Digging into this current operation, cybersecurity experts can verify and possibly link it to an adversary situated in the Dominican Republic. They were able to see remnants of codes written in Spanish, and the domain that was mentioned was confirmed registered in the same country. As they further scrutinized the gathered evidence, researchers proved it was created with high sophistication. This was able to bypass the security imposed by Facebook on its platform. Tweaking on the code, experts were able to get hold of the adversary dashboard to view the whole operation’s statistic. The records show the graphical representation of the number of users affected, the number of devices per operating system used, and the default browser that the victim is using on their device. The adversary’s motive was not yet established on the report submitted by the experts as they were unable to see any stolen accounts that could have been used for other malicious activity nor have been sold out on the dark web. Thus, they can only conclude that this was only operated for spreading adware and malware.
Relevant authorities such as CERT in Germany and the Dominican Republic have already been notified about the Malicious Operation.
Facebook received the report to help stop the campaign in its platform’s operation, while the compromised website was already cleaned with the injected malicious code.

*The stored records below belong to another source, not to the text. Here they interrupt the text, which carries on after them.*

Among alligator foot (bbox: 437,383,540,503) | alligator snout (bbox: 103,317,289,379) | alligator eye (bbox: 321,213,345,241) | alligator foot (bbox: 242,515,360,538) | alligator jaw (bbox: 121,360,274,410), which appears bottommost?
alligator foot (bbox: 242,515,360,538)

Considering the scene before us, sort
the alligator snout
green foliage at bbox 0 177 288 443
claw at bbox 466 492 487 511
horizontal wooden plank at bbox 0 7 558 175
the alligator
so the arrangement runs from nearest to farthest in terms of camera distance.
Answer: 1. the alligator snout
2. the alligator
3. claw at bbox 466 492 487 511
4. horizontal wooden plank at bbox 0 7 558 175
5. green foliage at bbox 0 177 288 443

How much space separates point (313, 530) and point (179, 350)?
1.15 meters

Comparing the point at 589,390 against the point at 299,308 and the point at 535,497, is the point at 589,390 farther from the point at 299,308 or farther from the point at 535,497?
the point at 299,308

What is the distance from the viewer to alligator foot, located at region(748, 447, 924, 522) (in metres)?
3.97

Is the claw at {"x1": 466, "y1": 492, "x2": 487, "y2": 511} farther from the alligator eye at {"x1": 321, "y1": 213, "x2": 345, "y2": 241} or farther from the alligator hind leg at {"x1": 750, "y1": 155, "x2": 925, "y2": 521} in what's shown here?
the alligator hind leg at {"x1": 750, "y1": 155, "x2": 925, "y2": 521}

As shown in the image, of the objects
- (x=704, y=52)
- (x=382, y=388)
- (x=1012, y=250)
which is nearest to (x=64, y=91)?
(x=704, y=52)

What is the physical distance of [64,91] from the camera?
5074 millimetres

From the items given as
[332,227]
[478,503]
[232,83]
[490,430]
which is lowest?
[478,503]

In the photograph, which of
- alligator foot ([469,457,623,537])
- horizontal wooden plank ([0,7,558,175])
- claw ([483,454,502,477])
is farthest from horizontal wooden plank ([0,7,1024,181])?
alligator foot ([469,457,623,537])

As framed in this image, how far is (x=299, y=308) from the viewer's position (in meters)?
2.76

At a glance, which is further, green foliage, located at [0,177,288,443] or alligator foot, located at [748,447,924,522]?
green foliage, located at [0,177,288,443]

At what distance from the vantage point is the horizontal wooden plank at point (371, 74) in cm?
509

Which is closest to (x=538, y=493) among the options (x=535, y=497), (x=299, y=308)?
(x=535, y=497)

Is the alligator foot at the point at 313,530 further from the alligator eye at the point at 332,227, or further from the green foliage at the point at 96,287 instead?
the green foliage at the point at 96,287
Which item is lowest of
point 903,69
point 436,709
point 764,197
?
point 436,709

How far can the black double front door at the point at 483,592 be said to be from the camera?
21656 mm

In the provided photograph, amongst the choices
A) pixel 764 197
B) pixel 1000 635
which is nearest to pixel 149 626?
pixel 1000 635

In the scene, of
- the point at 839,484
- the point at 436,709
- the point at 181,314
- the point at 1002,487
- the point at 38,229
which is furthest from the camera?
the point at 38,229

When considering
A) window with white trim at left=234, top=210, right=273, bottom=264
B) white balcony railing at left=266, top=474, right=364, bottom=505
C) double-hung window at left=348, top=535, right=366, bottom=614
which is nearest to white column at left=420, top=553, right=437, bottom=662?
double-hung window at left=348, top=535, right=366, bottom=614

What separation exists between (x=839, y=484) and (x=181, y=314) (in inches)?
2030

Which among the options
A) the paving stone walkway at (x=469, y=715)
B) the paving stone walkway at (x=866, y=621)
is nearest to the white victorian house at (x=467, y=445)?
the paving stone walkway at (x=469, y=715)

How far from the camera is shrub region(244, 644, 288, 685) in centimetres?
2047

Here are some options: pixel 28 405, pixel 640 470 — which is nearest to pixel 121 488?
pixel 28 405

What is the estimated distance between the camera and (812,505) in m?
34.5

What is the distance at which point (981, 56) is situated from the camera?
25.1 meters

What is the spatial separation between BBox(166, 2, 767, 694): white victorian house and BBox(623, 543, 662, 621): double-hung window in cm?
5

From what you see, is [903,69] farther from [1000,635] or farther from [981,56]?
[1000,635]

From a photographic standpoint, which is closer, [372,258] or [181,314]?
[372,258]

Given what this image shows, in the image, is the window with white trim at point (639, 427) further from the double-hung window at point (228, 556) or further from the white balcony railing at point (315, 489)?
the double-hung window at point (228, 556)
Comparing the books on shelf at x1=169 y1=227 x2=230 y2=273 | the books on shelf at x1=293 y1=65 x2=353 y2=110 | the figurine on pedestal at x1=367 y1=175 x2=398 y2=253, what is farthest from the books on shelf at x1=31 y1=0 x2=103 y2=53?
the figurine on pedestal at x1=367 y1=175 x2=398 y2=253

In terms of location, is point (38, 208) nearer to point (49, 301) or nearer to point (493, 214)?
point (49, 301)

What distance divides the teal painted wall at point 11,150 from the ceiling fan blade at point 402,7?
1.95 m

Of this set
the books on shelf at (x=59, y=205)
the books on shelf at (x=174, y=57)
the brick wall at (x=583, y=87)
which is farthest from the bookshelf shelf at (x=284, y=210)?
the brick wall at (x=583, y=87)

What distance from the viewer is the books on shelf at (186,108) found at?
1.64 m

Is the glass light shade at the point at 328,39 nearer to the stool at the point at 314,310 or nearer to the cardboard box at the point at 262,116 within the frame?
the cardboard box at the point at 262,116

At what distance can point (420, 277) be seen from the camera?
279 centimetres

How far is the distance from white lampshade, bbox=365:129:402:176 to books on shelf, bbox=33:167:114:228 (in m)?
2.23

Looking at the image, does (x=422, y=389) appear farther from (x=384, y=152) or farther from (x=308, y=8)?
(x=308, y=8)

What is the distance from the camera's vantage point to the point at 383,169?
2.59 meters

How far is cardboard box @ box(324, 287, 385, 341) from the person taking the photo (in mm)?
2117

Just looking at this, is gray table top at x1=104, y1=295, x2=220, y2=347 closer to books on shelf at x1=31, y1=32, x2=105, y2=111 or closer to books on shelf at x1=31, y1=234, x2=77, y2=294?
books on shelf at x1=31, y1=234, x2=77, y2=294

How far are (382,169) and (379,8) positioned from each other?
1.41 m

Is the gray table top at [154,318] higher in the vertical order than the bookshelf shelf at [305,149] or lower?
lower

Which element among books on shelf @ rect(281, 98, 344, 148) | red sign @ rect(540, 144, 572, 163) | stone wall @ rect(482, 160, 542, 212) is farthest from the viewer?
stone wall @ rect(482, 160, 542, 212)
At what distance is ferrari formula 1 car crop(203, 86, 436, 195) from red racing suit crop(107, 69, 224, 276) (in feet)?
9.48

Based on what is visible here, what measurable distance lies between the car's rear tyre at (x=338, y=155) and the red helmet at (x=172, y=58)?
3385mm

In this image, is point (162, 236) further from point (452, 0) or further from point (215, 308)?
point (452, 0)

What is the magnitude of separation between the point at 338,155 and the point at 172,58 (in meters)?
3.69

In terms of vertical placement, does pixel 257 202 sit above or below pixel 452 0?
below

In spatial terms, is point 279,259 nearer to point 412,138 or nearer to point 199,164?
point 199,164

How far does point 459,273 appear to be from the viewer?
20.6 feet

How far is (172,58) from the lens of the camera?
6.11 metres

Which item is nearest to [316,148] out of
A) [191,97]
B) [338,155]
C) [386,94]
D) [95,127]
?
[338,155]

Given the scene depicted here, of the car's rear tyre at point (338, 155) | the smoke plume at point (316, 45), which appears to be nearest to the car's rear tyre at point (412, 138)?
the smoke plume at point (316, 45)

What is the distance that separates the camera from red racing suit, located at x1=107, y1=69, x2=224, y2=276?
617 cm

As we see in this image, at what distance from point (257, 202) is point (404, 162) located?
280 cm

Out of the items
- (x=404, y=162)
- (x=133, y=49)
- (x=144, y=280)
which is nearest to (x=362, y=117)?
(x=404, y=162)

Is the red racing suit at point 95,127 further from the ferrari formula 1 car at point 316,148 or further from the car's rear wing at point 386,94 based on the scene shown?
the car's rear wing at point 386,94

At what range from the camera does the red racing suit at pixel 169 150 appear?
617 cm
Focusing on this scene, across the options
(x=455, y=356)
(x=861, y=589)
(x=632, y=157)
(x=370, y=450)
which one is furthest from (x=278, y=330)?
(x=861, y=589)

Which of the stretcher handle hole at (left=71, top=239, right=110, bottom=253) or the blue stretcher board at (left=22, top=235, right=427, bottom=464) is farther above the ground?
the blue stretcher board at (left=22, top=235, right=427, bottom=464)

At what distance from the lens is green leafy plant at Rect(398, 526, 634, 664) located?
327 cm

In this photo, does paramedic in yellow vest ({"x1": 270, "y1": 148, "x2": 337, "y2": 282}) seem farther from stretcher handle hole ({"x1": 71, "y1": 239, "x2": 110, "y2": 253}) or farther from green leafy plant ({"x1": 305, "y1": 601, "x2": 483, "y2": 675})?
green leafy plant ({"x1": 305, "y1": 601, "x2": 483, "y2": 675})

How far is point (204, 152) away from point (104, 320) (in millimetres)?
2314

The public is warned to be constantly vigilant and always confirm anything they see and receive from the internet by directly contacting the sender either by call or known email address. An advisory of continuous awareness has also been placed to protect their accounts by creating a unique and robust password or activating multi-factor authentication. In case the account has been compromised, immediately change the password as the compromised account will indeed inflict damage to the victim and possibly to other close contacts.